4. Fetch the latest commits.
The team continued to use Subversion until the very last moment, so while working on migration scripts from time to time I had to fetch the latest commits.
git svn fetch
git reset --hard trunk
5. Clean up the script.
Delete tags
for t in `git branch -r | grep 'tags/' | sed s_tags/__` ; do
git tag $t tags/$t^
git branch -d -r tags/$t
done
Delete trunk, since we will use master from now on.
git branch -d -r trunk
Remove SVN references
git config --remove-section svn-remote.svn
rm -rf .git/svn .git/{logs/,}refs/remotes/svn/
And finally, convert the remaining remote branches to local branches
git config remote.origin.url .
git config --add remote.origin.fetch +refs/remotes/*:refs/heads/*
git fetch
Remove remote branches:
for t in `git branch -r` ; do
git branch -d -r $t
done
Git doesn’t support space in branch names, so git svn fetch replaced spaces with %20. I think it is more aesthetic to use underscore instead of %20:
for t in `git branch -a|grep '%20'` ; do
newName=`echo $t | sed 's/%20/-/g'`
git branch -m $t $newName
done
You might want to delete some unused branches:
for t in `cat ../list_of_branches_for_deletion.txt`; do
git branch -D $t
done
Where list_of_branches_for_deletion.txt
contains branch names that will be deleted. Use the following code to populate these files:
git branch -a > ../list_of_branches_for_deletion.txt
Manually edit list_of_branches_for_deletion.txt
file. Leave only those branches that you want to delete.
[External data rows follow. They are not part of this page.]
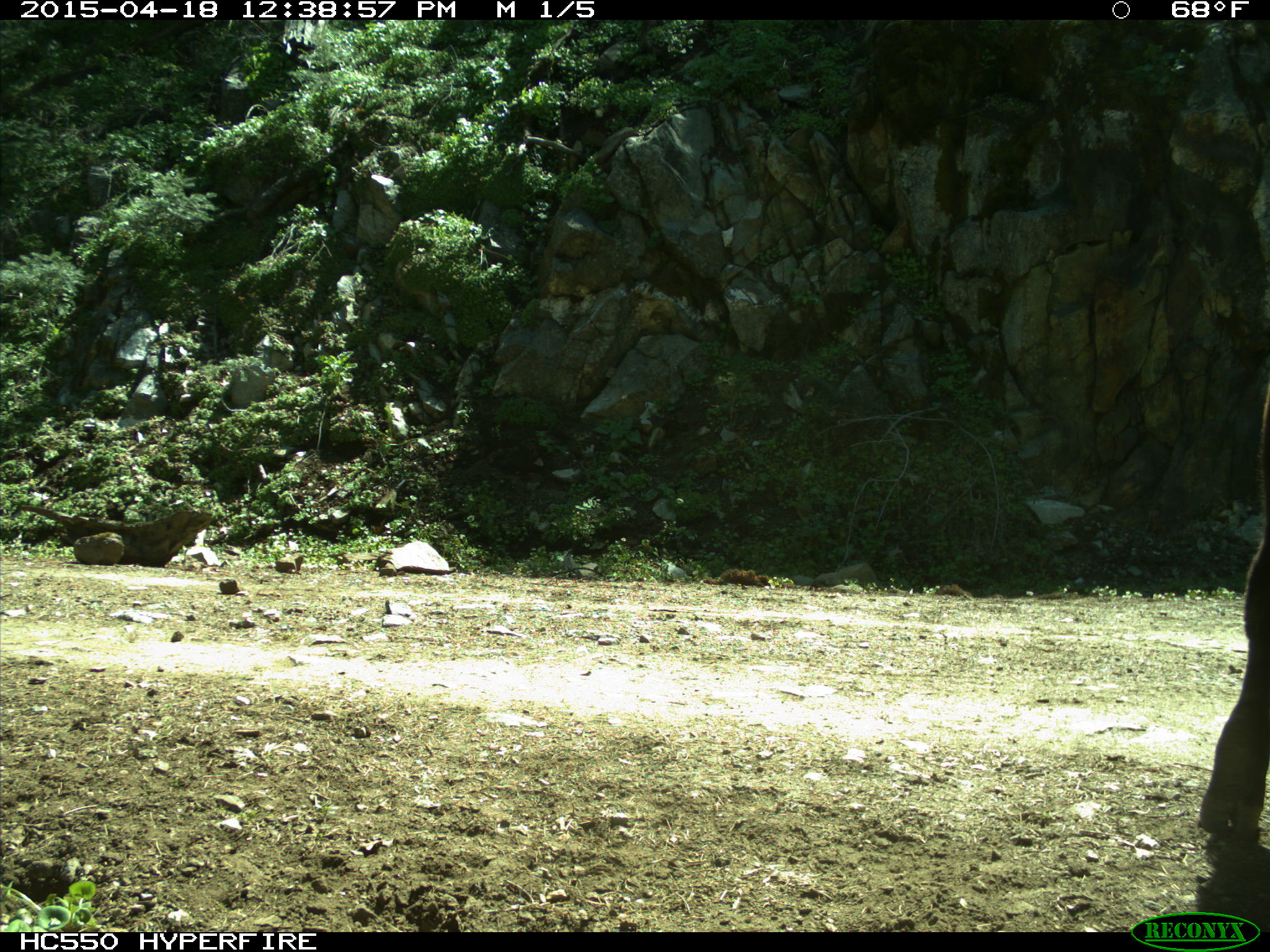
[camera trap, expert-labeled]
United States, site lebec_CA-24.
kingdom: Animalia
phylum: Chordata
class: Mammalia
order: Artiodactyla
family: Bovidae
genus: Bos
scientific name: Bos taurus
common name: domestic cow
6. Replace any svn externals with git submodules
git submodule add ssh://git@git.company.com:7999/ProjectName/external_repo.git ExternalFolderName
git commit -m "Added submodules"
Only use git submodules for external projects that don’t change very often. We had to combine our internal projects in one git repository since it is hard to maintain submodules for rapidly changing projects. Each project gets its own directory in the git repository:
Before migration:
svn_main_project
external_1
external_1_folder_1
external_1_folder_2
external_2
external_2_folder_1
external_2_folder_2
svn_main_project_folder_1
svn_main_project_folder_2
Where svn_main_project
has to externals external_1
and external_2
.
After migration
git
svn_main_project
svn_main_project_folder_1
svn_main_project_folder_2
external_1
external_1_folder_1
external_1_folder_2
external_2
external_2_folder_1
external_2_folder_2
You can use following bash script to push everything in sub_folder, so later you can combine repositories. The script will modify commit history as well.
git filter-branch --index-filter \
'git ls-files -s | sed "s-\t\"*-&sub_folder/-" |
GIT_INDEX_FILE=$GIT_INDEX_FILE.new \
git update-index --index-info &&
mv "$GIT_INDEX_FILE.new" "$GIT_INDEX_FILE" || true' HEAD
7. Get your repository onto the server
Create a repository on your git server.
Init local repository:
git init
Use the following if you are combining repositories:
git remote add external_1 ../external_1/
git pull external_1 master
git remote rm external_1
Add gitignore
cp ../gitignore.txt .gitignore
git add .
git commit -m "Added .gitignore"
Push all branches in one shot:
git remote add origin ssh://git@git.company.com:7999/repo.git
git push --all origin